Text shown start

Because She Says So

Doubling down on her bet that demonizing your opponents is always better than making anything resembling a cohesive argument, House Speaker Nancy Pelosi today reiterated her support of a “public option” being included in whatever health care legislation that ends up bubbling forth from the fetid back rooms of Congress (emphasis mine):

WASHINGTON (AP) – House Speaker Nancy Pelosi says the case is growing stronger for allowing the government to sell health insurance in competition with private companies.

The California Democrat said Thursday that any doubts about the need for a so-called public option as part of health care overhaul legislation should be laid to rest by recent actions of the health insurance industry.

She was referring to the industry funding a study and ad campaign to attack a health care bill in the Senate.

Although the public option remains unpopular with business groups, conservatives and some moderate Democrats, Pelosi says it is imperative to help middle-class families afford insurance–and will be included in the strongest form possible in the House’s health care bill.

Text shown end

### Directive 1
Answer these questions using the post about the public option.
(a) Which state is Nancy Pelosi identified with?
(b) What did the health insurance industry fund to attack a health care bill in the Senate?
(c) Which groups is the public option said to remain unpopular with?
### Directive 2
Return the stretch of the post about the public option from "The California Democrat" through "health insurance industry.", copied word for word.

Stored rows start

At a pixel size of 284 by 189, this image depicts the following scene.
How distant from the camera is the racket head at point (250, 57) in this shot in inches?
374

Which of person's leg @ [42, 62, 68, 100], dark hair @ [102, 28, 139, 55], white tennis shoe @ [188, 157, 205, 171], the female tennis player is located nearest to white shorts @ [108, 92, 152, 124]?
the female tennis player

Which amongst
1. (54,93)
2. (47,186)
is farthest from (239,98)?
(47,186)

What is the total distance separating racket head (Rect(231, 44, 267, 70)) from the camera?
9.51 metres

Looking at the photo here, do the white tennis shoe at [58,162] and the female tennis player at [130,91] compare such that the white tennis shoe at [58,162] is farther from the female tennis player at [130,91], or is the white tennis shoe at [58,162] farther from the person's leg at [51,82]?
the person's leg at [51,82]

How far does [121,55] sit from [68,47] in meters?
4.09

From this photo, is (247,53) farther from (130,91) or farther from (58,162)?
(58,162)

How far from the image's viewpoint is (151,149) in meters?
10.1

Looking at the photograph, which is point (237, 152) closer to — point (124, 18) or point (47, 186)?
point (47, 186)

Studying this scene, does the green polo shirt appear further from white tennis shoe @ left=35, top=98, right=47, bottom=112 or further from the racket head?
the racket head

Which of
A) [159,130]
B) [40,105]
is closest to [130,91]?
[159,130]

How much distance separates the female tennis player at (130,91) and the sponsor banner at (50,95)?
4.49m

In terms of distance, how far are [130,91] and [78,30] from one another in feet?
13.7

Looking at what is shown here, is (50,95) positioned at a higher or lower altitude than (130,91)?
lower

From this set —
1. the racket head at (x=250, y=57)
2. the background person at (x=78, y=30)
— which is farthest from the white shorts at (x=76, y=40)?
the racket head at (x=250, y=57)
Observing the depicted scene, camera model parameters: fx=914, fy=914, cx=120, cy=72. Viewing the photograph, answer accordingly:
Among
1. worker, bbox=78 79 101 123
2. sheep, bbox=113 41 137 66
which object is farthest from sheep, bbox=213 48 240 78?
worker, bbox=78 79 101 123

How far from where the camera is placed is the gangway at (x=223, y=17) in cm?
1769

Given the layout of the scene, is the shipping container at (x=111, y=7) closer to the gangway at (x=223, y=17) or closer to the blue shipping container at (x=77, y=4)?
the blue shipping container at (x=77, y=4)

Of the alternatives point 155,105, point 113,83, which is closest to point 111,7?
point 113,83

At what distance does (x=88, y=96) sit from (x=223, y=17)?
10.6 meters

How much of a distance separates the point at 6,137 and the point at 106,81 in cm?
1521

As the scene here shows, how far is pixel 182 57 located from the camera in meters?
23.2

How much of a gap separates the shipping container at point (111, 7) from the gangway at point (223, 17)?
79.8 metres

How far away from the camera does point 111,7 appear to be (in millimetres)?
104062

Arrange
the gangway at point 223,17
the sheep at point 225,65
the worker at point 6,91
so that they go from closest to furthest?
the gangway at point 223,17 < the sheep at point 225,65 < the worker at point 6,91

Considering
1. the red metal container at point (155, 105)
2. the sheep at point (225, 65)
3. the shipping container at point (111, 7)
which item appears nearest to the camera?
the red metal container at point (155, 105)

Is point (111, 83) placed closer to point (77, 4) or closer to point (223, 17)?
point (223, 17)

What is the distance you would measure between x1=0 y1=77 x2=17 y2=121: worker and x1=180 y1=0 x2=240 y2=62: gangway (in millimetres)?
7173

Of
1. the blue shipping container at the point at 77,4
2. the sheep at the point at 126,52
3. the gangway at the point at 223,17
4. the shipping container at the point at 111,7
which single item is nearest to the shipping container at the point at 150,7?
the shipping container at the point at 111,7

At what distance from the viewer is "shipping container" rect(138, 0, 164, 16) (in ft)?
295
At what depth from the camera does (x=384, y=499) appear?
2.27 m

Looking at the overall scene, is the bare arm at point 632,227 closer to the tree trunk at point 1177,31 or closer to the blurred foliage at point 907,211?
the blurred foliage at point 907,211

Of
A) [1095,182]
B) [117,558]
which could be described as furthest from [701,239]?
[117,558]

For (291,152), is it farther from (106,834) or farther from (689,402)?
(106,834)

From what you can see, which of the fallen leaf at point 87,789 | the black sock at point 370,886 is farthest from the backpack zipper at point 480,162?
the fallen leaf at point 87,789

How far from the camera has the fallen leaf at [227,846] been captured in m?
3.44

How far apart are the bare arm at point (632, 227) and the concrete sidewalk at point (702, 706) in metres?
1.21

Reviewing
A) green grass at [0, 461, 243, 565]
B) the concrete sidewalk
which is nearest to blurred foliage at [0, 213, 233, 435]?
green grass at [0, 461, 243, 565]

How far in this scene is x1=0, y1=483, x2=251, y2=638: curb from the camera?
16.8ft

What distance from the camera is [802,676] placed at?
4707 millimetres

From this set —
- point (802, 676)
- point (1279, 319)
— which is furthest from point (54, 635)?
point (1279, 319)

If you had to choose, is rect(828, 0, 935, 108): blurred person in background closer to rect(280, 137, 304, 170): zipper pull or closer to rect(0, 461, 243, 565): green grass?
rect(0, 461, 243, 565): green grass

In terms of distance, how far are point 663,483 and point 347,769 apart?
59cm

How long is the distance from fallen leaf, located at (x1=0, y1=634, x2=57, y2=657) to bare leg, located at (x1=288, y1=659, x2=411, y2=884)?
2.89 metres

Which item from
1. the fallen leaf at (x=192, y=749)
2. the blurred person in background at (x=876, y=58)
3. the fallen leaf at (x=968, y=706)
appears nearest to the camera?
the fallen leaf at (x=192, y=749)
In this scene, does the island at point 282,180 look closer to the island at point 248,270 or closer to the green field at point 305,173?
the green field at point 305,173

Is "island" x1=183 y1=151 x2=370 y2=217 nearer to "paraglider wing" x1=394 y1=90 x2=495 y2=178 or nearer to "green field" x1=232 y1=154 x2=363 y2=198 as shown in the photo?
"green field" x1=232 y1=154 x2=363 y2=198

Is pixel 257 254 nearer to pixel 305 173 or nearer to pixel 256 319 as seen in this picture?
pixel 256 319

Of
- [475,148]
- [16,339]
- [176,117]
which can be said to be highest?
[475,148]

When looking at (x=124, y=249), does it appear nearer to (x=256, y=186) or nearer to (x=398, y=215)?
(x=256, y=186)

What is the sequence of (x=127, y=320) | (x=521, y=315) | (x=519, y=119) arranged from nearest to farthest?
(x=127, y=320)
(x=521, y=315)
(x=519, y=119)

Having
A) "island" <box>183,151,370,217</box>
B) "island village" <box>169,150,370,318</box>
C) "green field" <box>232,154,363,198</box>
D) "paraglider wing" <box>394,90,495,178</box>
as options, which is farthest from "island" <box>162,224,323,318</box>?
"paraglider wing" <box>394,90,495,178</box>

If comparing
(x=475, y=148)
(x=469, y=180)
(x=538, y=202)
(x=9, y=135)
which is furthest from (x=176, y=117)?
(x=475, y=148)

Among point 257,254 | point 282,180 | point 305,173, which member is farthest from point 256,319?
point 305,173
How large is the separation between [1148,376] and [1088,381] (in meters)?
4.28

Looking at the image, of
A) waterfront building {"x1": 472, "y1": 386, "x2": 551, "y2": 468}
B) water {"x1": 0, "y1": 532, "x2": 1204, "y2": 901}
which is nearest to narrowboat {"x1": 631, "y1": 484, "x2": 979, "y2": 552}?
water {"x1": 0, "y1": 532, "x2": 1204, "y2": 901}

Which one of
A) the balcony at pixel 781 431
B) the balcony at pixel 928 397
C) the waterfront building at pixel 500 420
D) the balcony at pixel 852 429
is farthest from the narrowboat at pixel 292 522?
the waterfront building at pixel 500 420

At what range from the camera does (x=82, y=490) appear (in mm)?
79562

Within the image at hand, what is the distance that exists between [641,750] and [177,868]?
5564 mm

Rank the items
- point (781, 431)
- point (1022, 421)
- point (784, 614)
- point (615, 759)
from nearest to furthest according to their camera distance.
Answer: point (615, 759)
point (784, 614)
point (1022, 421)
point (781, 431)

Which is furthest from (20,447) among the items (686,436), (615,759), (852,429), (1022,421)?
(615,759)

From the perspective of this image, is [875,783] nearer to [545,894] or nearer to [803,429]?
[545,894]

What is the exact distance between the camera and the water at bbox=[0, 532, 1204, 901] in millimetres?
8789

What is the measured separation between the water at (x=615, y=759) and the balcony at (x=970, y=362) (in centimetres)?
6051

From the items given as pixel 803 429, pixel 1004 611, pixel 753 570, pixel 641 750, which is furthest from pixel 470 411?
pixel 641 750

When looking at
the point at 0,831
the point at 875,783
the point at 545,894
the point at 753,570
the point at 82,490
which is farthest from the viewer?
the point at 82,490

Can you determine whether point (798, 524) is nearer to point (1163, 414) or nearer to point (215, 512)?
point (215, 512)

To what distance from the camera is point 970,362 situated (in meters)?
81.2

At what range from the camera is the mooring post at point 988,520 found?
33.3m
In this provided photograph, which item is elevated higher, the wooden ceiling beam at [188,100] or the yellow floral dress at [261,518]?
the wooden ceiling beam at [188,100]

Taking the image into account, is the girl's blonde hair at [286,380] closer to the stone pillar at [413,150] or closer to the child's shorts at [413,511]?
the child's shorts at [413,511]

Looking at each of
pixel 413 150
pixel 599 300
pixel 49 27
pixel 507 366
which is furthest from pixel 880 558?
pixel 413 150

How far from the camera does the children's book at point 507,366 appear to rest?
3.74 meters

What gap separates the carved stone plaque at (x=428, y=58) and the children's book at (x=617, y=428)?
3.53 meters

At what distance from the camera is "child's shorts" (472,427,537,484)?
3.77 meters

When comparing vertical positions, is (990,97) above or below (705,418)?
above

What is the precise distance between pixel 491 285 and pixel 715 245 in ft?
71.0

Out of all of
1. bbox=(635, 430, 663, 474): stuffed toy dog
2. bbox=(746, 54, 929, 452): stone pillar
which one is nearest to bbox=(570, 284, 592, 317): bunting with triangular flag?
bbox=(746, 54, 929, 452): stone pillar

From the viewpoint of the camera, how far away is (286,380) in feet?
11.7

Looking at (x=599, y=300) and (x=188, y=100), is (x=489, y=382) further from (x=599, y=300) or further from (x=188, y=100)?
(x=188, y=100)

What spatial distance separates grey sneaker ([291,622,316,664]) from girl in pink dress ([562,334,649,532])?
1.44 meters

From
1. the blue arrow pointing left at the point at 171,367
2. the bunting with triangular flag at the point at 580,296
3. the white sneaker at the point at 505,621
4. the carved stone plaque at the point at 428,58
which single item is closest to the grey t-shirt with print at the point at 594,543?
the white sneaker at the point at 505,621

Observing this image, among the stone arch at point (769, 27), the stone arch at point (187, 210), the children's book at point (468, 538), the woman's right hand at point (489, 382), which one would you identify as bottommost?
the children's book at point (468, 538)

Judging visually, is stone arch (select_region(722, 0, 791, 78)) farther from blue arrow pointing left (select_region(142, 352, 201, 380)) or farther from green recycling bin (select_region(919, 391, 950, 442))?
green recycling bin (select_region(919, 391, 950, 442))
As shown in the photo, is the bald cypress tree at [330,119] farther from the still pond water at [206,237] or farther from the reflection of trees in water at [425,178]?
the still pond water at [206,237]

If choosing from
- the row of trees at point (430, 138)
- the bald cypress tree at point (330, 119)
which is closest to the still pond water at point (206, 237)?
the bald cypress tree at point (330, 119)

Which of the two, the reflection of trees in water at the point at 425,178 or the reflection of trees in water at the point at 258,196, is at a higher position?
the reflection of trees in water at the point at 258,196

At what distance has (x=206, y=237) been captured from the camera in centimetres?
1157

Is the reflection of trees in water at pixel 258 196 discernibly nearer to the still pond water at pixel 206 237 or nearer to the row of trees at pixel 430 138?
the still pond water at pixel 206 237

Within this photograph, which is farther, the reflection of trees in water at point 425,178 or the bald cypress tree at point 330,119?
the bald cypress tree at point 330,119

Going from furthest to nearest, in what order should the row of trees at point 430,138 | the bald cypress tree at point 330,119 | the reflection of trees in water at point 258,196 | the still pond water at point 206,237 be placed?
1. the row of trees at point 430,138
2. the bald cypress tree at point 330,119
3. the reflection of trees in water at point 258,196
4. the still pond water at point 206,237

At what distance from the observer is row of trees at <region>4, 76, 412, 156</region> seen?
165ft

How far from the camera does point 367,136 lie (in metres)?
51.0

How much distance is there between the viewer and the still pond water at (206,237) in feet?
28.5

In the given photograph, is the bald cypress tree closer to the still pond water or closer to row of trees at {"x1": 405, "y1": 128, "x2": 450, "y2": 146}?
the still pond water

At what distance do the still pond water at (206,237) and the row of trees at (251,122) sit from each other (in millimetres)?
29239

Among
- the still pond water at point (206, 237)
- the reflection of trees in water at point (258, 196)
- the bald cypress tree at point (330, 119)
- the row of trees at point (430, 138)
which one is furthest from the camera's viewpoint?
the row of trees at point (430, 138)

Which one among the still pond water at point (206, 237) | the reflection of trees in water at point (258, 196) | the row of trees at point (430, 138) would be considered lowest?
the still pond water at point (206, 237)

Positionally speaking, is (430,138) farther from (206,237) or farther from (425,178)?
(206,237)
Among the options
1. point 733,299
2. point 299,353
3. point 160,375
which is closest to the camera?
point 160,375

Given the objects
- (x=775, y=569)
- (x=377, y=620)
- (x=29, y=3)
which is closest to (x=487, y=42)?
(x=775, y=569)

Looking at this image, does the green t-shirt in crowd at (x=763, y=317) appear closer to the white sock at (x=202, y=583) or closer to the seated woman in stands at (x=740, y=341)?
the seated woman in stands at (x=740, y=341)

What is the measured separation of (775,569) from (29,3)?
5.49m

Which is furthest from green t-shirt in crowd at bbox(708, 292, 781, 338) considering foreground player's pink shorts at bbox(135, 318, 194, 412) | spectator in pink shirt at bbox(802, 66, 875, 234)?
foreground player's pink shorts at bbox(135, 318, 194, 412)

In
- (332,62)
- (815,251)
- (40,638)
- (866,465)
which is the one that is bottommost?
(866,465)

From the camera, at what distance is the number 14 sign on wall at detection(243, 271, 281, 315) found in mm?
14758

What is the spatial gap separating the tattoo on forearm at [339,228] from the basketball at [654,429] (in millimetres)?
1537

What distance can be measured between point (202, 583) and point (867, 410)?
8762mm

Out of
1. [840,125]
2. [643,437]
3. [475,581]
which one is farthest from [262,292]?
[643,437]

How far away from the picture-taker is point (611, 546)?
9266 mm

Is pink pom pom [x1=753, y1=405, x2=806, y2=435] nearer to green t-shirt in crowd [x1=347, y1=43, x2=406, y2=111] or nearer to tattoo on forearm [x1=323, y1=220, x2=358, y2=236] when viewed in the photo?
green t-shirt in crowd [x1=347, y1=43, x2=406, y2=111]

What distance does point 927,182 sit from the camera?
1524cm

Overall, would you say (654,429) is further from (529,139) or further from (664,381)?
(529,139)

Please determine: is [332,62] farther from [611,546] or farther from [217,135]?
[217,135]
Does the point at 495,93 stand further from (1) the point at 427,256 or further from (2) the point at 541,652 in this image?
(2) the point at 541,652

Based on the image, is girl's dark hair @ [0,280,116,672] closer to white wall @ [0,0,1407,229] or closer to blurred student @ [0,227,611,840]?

Stored rows end

### Reply 1
(a) California.
(b) A study and an ad campaign.
(c) Business groups, conservatives and some moderate Democrats.

### Reply 2
The California Democrat said Thursday that any doubts about the need for a so-called public option as part of health care overhaul legislation should be laid to rest by recent actions of the health insurance industry.